# EXERCISE PROMPT
Drop the pictures, then extract the listing word for word.

# INPUT DATA
•••
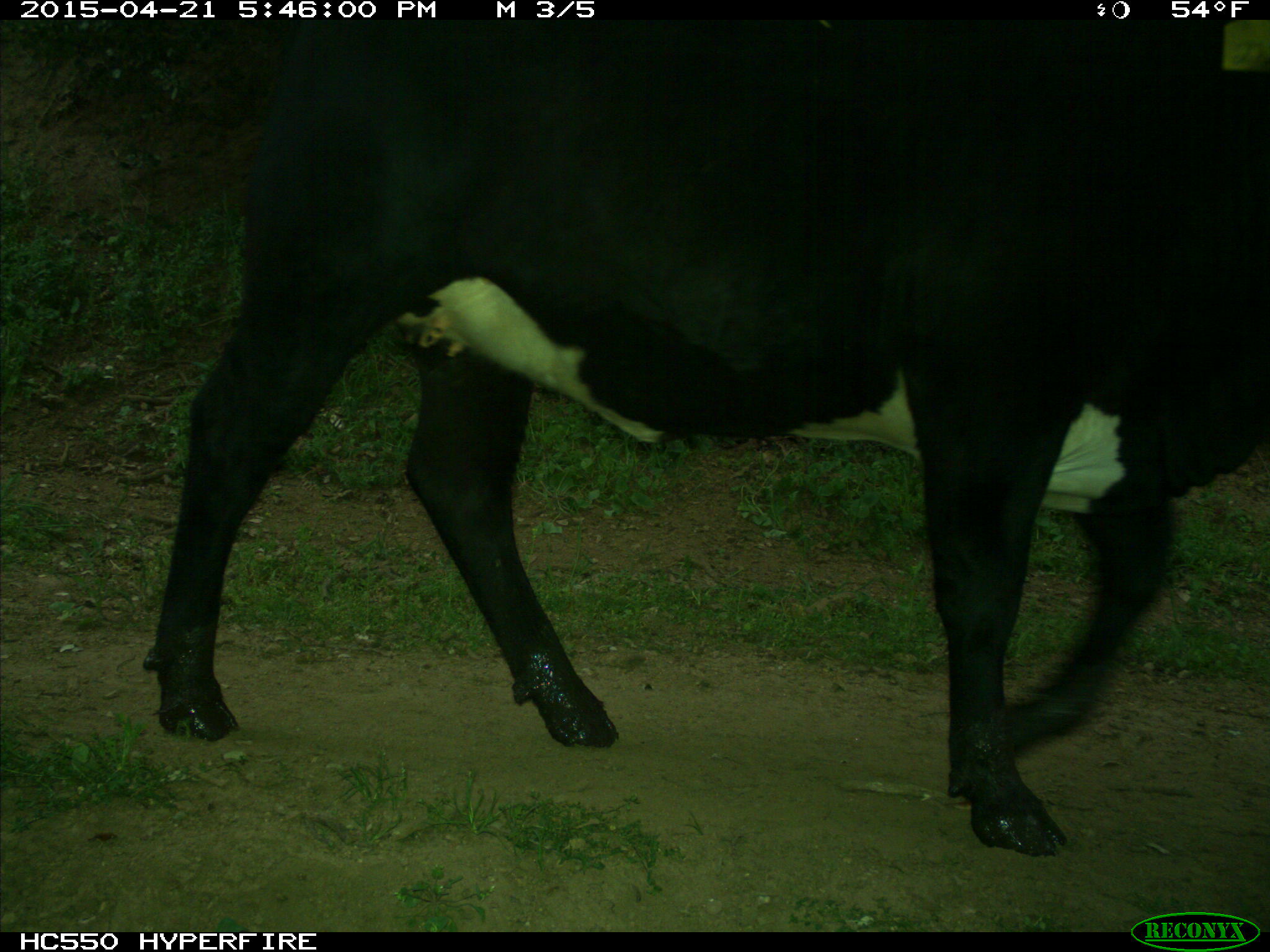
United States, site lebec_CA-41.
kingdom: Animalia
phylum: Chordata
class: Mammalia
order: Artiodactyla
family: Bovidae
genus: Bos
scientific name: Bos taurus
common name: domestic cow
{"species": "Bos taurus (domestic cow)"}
•••
# WRITTEN RESPONSE
United States, site lebec_CA-41.
kingdom: Animalia
phylum: Chordata
class: Mammalia
order: Artiodactyla
family: Bovidae
genus: Bos
scientific name: Bos taurus
common name: domestic cow
{"species": "Bos taurus (domestic cow)"}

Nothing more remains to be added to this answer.